**List of tasks**
**a.** Return the passage of the child placement statute that begins at the words "1.  For the" and stops after the words "efforts were made.".
**b.** Can you resume the child placement statute from where it stops?

9.  Other requirements necessary to protect the health, safety, and well-being of the child, to preserve the stability of the child's educational placement, and to promote family preservation or reunification whenever possible.

(e)  If the court finds that the prevention or reunification efforts of the department will allow the child to remain safely at home or be safely returned to the home, the court shall allow the child to remain in or return to the home after making a specific finding of fact that the reasons for removal have been remedied to the extent that the child's safety, well-being, and physical, mental, and emotional health will not be endangered.

(f)  If the court places the child in an out-of-home placement, the disposition order must include a written determination that the child cannot safely remain at home with reunification or family preservation services and that removal of the child is necessary to protect the child. If the child has been removed before the disposition hearing, the order must also include a written determination as to whether, after removal, the department has made a reasonable effort to reunify the parent and child, if reasonable efforts are required. Reasonable efforts to reunify are not required if the court has found that any of the acts listed in s. 39.806(1)(f)-(i) have occurred. The department has the burden of demonstrating that it has made reasonable efforts under this paragraph.

1.  For the purposes of this paragraph, the term "reasonable effort" means the exercise of reasonable diligence and care by the department to provide the services ordered by the court or delineated in the case plan.

2.  In support of its determination as to whether reasonable efforts have been made, the court shall:

a.  Enter written findings as to whether or not prevention or reunification efforts were indicated.

b.  If prevention or reunification efforts were indicated, include a brief written description of what appropriate and available prevention and reunification efforts were made.

c.  Indicate in writing why further efforts could or could not have prevented or shortened the separation of the parent and child.

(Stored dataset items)

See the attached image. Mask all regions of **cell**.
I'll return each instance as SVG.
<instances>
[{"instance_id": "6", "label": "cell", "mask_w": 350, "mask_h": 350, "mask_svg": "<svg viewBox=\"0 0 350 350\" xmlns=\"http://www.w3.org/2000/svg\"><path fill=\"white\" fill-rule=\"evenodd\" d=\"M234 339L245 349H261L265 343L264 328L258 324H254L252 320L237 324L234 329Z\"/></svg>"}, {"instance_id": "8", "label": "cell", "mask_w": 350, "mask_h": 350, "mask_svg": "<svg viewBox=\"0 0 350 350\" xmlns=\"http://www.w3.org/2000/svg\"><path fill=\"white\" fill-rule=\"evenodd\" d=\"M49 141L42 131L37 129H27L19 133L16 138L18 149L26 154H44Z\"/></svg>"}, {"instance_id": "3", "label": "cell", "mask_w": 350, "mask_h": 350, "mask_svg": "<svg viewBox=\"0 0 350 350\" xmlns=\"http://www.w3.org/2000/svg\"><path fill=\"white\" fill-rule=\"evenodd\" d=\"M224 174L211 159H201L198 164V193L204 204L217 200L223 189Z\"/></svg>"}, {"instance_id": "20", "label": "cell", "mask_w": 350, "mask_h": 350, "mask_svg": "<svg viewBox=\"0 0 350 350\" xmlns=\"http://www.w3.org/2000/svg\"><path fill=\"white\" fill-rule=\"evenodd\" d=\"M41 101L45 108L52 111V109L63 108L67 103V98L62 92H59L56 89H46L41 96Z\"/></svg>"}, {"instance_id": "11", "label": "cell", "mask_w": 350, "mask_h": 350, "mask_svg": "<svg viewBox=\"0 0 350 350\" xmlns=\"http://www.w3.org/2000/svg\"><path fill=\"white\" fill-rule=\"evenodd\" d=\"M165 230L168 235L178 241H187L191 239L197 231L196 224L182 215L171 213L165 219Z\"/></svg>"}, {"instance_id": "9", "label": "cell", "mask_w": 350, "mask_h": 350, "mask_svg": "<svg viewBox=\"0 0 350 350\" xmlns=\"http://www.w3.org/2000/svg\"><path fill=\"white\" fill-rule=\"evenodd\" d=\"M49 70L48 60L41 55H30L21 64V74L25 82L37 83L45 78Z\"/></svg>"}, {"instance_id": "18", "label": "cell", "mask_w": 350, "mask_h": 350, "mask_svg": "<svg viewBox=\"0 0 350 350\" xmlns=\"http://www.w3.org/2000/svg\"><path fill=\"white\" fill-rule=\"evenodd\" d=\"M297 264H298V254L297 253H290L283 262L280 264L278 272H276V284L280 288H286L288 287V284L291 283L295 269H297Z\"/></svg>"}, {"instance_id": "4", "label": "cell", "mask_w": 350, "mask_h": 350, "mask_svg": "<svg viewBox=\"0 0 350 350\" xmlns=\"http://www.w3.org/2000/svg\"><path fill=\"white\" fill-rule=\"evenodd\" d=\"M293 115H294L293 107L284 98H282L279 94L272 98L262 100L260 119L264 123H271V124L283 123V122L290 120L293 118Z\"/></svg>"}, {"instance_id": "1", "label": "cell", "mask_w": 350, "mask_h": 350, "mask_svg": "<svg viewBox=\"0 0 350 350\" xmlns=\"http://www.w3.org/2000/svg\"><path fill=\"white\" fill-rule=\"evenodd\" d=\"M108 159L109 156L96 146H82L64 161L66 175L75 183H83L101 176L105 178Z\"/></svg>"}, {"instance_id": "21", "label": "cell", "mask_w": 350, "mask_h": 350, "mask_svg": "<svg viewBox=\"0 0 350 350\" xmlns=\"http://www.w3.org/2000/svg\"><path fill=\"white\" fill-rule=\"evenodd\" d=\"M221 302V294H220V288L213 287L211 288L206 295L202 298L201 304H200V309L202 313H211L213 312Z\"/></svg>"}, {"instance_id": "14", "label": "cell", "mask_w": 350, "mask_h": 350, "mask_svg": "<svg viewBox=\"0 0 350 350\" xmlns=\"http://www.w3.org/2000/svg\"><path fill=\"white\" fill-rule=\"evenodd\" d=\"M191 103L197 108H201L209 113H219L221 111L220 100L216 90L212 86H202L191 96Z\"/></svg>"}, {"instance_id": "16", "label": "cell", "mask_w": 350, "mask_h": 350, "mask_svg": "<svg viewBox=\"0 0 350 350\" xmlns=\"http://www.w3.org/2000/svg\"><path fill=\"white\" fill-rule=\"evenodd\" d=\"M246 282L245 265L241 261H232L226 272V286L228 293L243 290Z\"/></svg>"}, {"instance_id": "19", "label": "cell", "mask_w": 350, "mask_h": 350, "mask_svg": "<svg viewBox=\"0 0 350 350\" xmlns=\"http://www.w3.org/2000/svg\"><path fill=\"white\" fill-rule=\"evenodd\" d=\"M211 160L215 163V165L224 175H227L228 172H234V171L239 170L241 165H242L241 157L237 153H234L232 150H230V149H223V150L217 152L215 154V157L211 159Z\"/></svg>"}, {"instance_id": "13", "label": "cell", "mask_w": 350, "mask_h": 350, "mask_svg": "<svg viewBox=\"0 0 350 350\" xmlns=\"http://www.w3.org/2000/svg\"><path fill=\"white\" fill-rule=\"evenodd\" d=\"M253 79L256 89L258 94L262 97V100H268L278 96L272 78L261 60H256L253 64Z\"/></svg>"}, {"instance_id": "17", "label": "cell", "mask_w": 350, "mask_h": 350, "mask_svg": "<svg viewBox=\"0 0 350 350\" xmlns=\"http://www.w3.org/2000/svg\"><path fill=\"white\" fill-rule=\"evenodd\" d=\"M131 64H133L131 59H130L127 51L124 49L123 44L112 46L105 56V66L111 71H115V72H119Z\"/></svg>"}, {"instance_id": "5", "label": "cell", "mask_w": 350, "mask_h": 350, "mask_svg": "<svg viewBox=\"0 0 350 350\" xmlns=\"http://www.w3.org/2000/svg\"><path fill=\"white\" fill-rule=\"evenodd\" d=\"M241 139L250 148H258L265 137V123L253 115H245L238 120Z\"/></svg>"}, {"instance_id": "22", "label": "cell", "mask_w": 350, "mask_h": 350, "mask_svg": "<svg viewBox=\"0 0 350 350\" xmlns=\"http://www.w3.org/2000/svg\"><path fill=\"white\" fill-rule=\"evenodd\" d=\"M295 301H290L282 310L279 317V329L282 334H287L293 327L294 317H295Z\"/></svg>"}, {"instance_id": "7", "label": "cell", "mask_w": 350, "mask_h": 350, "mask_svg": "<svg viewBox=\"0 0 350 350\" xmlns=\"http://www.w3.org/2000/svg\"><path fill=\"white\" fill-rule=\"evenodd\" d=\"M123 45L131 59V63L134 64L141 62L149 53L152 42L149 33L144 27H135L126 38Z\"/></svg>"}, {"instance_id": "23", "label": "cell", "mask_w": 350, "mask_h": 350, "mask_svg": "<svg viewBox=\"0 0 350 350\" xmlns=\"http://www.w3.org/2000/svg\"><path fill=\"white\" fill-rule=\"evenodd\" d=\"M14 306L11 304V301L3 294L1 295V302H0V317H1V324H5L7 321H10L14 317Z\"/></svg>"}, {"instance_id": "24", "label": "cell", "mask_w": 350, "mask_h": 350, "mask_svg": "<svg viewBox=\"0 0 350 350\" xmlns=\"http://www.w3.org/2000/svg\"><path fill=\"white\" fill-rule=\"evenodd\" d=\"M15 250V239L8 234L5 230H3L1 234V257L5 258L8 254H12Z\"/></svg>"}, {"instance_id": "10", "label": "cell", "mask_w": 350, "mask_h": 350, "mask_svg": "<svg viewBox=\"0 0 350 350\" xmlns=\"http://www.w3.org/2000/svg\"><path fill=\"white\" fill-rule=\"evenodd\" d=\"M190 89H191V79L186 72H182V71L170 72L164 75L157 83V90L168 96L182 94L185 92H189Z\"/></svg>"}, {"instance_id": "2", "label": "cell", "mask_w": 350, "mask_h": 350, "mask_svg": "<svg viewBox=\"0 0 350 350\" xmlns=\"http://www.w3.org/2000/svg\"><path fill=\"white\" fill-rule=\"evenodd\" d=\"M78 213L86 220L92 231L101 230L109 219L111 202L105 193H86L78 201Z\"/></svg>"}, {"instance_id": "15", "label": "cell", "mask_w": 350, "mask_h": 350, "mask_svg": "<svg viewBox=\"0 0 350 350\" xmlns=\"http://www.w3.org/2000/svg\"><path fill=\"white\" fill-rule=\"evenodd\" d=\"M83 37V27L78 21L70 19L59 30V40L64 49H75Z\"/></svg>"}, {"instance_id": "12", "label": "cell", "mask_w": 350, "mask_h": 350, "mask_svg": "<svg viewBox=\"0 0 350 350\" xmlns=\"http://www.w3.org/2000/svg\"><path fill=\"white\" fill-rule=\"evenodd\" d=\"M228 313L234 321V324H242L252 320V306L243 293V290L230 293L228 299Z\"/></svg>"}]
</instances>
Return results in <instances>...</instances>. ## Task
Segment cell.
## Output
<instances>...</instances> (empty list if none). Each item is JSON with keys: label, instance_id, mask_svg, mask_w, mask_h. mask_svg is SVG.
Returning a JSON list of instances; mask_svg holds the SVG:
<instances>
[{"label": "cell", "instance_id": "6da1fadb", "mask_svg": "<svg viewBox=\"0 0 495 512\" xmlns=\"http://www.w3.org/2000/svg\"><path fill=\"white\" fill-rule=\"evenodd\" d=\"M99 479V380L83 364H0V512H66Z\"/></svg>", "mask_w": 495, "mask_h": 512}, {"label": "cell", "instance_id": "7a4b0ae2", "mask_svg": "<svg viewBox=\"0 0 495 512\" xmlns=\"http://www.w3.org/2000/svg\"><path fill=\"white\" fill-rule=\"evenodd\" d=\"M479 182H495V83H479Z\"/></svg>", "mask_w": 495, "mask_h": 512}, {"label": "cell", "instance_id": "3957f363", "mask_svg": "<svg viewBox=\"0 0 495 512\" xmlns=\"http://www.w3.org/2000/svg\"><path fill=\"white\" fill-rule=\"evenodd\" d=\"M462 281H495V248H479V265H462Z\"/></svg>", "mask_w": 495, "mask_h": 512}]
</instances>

**Expected results**
**a.**
1.  For the purposes of this paragraph, the term "reasonable effort" means the exercise of reasonable diligence and care by the department to provide the services ordered by the court or delineated in the case plan.

2.  In support of its determination as to whether reasonable efforts have been made, the court shall:

a.  Enter written findings as to whether or not prevention or reunification efforts were indicated.

b.  If prevention or reunification efforts were indicated, include a brief written description of what appropriate and available prevention and reunification efforts were made.

**b.**
3.  A court may find that the department has made a reasonable effort to prevent or eliminate the need for removal if:

a.  The first contact of the department with the family occurs during an emergency;

b.  The appraisal by the department of the home situation indicates that it presents a substantial and immediate danger to the child's safety or physical, mental, or emotional health which cannot be mitigated by the provision of preventive services;

c.  The child cannot safely remain at home, either because there are no preventive services that can ensure the health and safety of the child or, even with appropriate and available services being provided, the health and safety of the child cannot be ensured; or

d.  The parent is alleged to have committed any of the acts listed as grounds for expedited termination of parental rights in s. 39.806(1)(f)-(i).

4.  A reasonable effort by the department for reunification of the parent and child has been made if the appraisal of the home situation by the department indicates that the severity of the conditions of dependency is such that reunification efforts are inappropriate. The department has the burden of demonstrating to the court that reunification efforts were inappropriate.

5.  If the court finds that the prevention or reunification effort of the department would not have permitted the child to remain safely at home, the court may commit the child to the temporary legal custody of the department or take any other action authorized by this chapter.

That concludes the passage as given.